Extract to read =>
--------------------------------------------------

So we stopped by the pharmacy. Then we went to the grocery store where we took our usual trek through the market and got her aspirin and headed home. The entire time I am with Mom she keeps reaching down her shirt and rubbing/digging at her chest. I ask her what's wrong. She gives me fill in responses. When we get home I make her show me her chest. It was bright red with some bumps and scared the heck out of me. I declare we are going to urgent care. My tone must have indicated that there was not going to be arguing with me on this one because we unpacked the groceries and she did a bit of grumbling but went along.
After a 1.5+ hour wait (it's urgent care, it's cold/flu season and we are walk-ins. They are booked solid. I expected a wait). Mom doesn't wait well anymore. She kept asking how long? (Mom, we're walk ins we have to wait our turn) Why are they going before us? (Mom, they had an appointment)? She was antsy. After a while couldn't sit still. Attempted to 'read' a magazine (flipped through it fast and put it down). I felt for her (whille reading a book on my phone via kindle app).
They finally call use back and the nurse says 'oh you do have a red mark.' Uhuh meaning I was dead on right to haul her to urgent care. I had been telling her not to rub at it (but it makes it feel good). The nurse told her not to rub at it because if it's infection she could be spreading it around. While taking vitals they weighed her. She's lost about 6 lbs (or a lb a month) since seeing her primary in mid-June. The doctor sees her. he also tells her to stop rubbing and touching it because he thinks it's an allergic reaction and the rubbing is making it worse/spreading it. He sends two 'scripts to the pharmacy in Eudora (1 pill, 1 cream) and recommends that I make an appointment with a dermatologist for her (still on my to do list).
During her explanations (the best she can come up with and I can determine something happened when she did yard work, which wouldn't surprise me one bit) she kept saying she was putting hand lotion on it. She said it happened a couple of weeks ago - but in the mind of dementia where time is warped that could be two weeks, two days or two months.

--------------------------------------------------

Input data =>
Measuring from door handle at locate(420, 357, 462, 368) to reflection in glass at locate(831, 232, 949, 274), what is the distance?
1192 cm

--------------------------------------------------

Explore the material =>
1) Repeat the passage of the urgent care account between "During her explanations" and "or two months.", inclusive.
2) Pick up the account of taking Mom to urgent care and keep writing from its last sentence.

Your written answers =>
1)
During her explanations (the best she can come up with and I can determine something happened when she did yard work, which wouldn't surprise me one bit) she kept saying she was putting hand lotion on it. She said it happened a couple of weeks ago - but in the mind of dementia where time is warped that could be two weeks, two days or two months.

2)
So we leave, stop by the pharmacy again and I take her home. At home, she picks up a bottle and says to me see I put lotion on it. I stare at the bottle. A white bottle of Head & Shoulder's shampoo. I tell her that's shampoo. To which she responds, "But it says head and shoulder's."
Ya know. I really could not argue with that logic. I could put myself in her shoes, with her memory issues, standing in the aisle at the grocery store looking for hand lotion and picking out head and shoulders among the array of stuff on the shelf and assume it was hand lotion.
I'll be bringing appropriate lotion for her next visit and making one of my nifty vanishing tricks with the offending shampoo bottle (meaning it will be leaving the house without her seeing me do it) next visit.
I know, it has been a while. I confess to getting sucked into work stuff and Nanowrimo November and well here we are.
Just had my morning call with mom which went something like this:
Mom: how are you?
me: kinda crappy
mom: yeah well it is gray outside (it is always gray, even when it is sunny she will tell me it is gray or dark).
me mentally - okay so much for my health
Our conversations often go like this. Niceties. Nothing of substance. Once recently I mentioned something funny my cat, Spooky, had done. No reaction. I used to live across the street. Mom knows Spooky. 2 or 3 years ago Mom 'cat sat' for me when I went out of town in November for business and then spent most of the week of thanksgiving with her.
I miss real conversation with my mother.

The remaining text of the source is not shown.